# Compito scritto 1
Nel testo selezionato, riscrivi il passo compreso tra "Metti una sera" e "Vuscià si accomodi.", estremi inclusi, sostituendo "sala" con "stanza".
# Compito scritto 2
Secondo il testo selezionato, quante magnum numerate sono state prodotte del vino Vuscià?

# Testo selezionato

***

Metti una sera con Vuscià

La tavola è apparecchiata per qualche amico nell’accogliente sala della Tenuta Maffone, con profumi di alta cucina casalinga fatta di spezie, aromi liguri e vino sfumato. Siamo ad Acquetico, frazione di Pieve di Teco, capitale della Valle Arroscia dove il sole buono della Liguria e l’aria di mare baciano i grappoli d’uva e li rendono maturi, pronti per innescare il miracolo del vino.

L’azienda, fondata da Eliana e Bruno, data il 2009 quando i due coniugi decidono di riprendere la tradizione della famiglia di Eliana, una delle prime della zona a imbottigliare. Accanto al vino bianco l’uva di punta rimane l’Ormeasco (vitigno derivante dal dolcetto ma oramai mutato e acclimatato su un territorio unico) declinato in ogni versione da un metodo classico, allo sciac-trà, all’Ormeasco Classico e al Superiore, per poi passare al passito, al chinato e… Vuscià si accomodi.

Vuscià, Vossia, l’antico Voi dialettale ligure rivolto alle persone di riguardo: al prete, al dottore, al sindaco e a tutte quelle degne di un rispetto intimo che meritano un po più del Lei.

Ecco che nel centro della tavola posa in bella vista la bottiglia, ultima nata della vulcanica azienda, con un’etichetta austera che trasmette rispetto e mistero nello stesso tempo. Ma non è ancora il tempo di approcciarlo, perché possiamo apprezzare davvero un vino solo quando conosciamo non solo la degustazione di un calice, ma soprattutto la storia del vino stesso.

Gli occhi di Eliana e Bruno si fanno vivaci e al contempo seriosi nel descrivere l’ultimo nato: la base è già un grande vino, quell’Ormeasco di Pornassio Superiore 2016 proveniente da un vero e proprio cru con vigne centenarie chiamato Cian di Negri. Sette mesi di botte grande e poi diciotto mesi in una botte in grés porcellanato creata dall’azienda Clayver di Vado Ligure. Seguono poi quattro anni in bottiglia (dal peso di oltre un Kilo) con una produzione di 1720 bottiglie e 120 magnum numerate e un “declassamento” da DOC a Vino Ligure per creare una sorta di Superligurian sulla scorta dei blasonati vini di Bolgheri e dintorni.

Con una certa devozione io e Augusto Manfredi, il più grande degustatore del ponente ligure (me ne assumo tutte le responsabilità a definirlo tale), stappiamo finalmente la bottiglia e subito un sentimento mi pervade: Allegria. È meraviglioso poter condividere una bottiglia, perché oltre alle emozioni delle persone, ci sono quelle del vino stesso. La degustazione è un mondo affascinante, variegato, nello scorgere in ogni calice qualcosa di più delle semplici connotazioni organolettiche.

***

# Righe fornite

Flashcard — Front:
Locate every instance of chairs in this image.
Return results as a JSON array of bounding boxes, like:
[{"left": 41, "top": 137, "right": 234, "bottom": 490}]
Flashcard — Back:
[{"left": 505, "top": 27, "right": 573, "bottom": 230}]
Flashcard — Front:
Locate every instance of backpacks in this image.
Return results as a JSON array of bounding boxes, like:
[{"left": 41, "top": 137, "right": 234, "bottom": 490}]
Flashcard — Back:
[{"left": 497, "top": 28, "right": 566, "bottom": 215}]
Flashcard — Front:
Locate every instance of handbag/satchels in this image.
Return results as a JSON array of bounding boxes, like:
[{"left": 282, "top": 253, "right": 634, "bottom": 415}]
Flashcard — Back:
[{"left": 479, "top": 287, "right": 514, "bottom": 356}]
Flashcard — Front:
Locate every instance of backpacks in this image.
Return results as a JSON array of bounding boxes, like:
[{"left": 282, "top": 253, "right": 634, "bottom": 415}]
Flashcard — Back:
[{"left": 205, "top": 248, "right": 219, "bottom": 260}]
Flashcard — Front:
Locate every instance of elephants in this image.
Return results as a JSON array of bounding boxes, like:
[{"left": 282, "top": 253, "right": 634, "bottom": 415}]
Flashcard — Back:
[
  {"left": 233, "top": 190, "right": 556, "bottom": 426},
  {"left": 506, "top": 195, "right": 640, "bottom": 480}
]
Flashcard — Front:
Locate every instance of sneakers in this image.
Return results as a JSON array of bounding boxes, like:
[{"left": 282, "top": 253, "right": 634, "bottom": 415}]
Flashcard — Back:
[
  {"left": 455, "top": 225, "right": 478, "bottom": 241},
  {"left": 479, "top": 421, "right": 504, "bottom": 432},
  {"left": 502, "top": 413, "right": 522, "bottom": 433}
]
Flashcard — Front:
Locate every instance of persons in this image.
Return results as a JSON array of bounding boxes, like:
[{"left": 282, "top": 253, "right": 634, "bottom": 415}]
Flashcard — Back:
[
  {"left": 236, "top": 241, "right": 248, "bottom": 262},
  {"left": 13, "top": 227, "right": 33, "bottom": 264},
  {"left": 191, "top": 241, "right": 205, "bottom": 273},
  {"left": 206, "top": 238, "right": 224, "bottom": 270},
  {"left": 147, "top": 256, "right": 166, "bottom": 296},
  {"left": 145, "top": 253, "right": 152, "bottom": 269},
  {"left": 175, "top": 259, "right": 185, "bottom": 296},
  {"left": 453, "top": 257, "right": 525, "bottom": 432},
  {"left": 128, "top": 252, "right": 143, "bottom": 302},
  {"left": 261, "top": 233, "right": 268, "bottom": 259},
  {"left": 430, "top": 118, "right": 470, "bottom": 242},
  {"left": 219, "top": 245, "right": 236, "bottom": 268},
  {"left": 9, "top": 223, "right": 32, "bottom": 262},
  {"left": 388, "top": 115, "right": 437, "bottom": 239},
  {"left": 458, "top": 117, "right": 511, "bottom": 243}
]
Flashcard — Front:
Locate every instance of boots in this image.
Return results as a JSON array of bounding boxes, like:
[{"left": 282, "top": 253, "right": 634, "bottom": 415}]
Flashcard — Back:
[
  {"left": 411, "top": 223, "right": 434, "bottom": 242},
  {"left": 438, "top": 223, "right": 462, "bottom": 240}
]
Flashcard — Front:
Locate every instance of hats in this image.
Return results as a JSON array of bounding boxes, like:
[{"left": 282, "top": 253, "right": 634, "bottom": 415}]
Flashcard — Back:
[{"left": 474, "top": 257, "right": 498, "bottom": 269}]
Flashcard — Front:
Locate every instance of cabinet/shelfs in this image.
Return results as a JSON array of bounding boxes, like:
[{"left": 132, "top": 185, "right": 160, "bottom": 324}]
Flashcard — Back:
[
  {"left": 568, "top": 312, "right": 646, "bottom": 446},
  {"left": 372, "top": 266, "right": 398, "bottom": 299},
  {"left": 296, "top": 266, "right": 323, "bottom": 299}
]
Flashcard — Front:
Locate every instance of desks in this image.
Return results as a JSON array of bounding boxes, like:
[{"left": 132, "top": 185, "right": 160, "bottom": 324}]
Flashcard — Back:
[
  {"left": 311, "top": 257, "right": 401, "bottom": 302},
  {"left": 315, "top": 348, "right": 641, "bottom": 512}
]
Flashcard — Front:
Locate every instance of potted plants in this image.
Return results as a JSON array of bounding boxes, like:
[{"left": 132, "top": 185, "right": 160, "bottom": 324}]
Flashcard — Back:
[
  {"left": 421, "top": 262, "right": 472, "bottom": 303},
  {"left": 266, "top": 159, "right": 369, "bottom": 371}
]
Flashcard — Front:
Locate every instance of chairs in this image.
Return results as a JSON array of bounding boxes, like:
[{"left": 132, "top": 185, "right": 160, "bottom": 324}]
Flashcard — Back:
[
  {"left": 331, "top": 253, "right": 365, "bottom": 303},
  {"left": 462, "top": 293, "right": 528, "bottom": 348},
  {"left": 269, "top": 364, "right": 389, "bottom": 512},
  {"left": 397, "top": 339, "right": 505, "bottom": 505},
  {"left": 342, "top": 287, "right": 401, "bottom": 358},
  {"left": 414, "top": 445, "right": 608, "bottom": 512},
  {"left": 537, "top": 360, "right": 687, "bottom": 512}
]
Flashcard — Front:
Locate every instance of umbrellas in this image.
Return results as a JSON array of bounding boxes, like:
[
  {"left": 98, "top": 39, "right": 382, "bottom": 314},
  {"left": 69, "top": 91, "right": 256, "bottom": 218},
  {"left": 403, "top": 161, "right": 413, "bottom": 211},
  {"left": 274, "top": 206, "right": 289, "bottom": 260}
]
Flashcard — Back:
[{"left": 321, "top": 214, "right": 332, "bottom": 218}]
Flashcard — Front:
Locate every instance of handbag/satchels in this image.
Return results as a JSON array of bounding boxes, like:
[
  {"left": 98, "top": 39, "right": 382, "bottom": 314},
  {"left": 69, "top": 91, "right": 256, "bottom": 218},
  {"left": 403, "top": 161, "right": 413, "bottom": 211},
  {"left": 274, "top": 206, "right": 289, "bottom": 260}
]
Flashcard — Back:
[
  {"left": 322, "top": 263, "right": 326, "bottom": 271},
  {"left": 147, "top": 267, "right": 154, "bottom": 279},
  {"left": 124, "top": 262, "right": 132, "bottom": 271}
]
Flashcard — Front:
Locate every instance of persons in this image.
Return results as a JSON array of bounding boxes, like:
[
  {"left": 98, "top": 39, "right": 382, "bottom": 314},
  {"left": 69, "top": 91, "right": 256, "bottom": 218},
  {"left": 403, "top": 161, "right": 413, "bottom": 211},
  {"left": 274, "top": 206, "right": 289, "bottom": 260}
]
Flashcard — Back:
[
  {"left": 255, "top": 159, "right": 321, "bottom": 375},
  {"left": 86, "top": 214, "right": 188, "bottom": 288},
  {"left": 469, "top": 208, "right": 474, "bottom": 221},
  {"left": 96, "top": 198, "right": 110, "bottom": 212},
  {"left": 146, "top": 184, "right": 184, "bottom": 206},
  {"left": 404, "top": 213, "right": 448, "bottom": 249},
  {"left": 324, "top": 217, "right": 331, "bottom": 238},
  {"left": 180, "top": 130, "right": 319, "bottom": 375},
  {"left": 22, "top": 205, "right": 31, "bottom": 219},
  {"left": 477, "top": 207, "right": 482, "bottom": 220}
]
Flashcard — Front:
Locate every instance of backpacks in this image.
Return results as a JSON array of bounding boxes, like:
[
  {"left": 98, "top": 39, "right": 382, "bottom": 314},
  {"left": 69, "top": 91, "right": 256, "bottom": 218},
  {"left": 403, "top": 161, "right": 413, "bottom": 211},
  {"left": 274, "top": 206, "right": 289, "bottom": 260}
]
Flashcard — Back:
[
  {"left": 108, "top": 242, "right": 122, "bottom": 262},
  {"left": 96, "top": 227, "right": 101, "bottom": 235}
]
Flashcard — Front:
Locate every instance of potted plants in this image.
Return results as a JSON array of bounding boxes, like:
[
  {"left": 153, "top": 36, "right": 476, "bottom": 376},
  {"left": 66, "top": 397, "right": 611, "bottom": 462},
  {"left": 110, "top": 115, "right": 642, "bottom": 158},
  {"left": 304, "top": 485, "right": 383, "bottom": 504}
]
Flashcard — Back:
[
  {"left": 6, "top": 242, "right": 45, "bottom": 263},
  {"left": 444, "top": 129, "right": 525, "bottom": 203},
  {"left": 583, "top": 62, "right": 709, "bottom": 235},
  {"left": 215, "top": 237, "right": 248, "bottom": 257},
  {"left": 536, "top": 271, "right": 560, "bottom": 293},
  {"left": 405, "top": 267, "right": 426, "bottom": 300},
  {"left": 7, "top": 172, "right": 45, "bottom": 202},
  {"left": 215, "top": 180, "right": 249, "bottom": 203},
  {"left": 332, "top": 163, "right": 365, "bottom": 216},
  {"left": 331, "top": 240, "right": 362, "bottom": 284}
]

***

# Soluzione 1
Metti una sera con Vuscià

La tavola è apparecchiata per qualche amico nell’accogliente stanza della Tenuta Maffone, con profumi di alta cucina casalinga fatta di spezie, aromi liguri e vino sfumato. Siamo ad Acquetico, frazione di Pieve di Teco, capitale della Valle Arroscia dove il sole buono della Liguria e l’aria di mare baciano i grappoli d’uva e li rendono maturi, pronti per innescare il miracolo del vino.

L’azienda, fondata da Eliana e Bruno, data il 2009 quando i due coniugi decidono di riprendere la tradizione della famiglia di Eliana, una delle prime della zona a imbottigliare. Accanto al vino bianco l’uva di punta rimane l’Ormeasco (vitigno derivante dal dolcetto ma oramai mutato e acclimatato su un territorio unico) declinato in ogni versione da un metodo classico, allo sciac-trà, all’Ormeasco Classico e al Superiore, per poi passare al passito, al chinato e… Vuscià si accomodi.

# Soluzione 2
Ne sono state prodotte 120.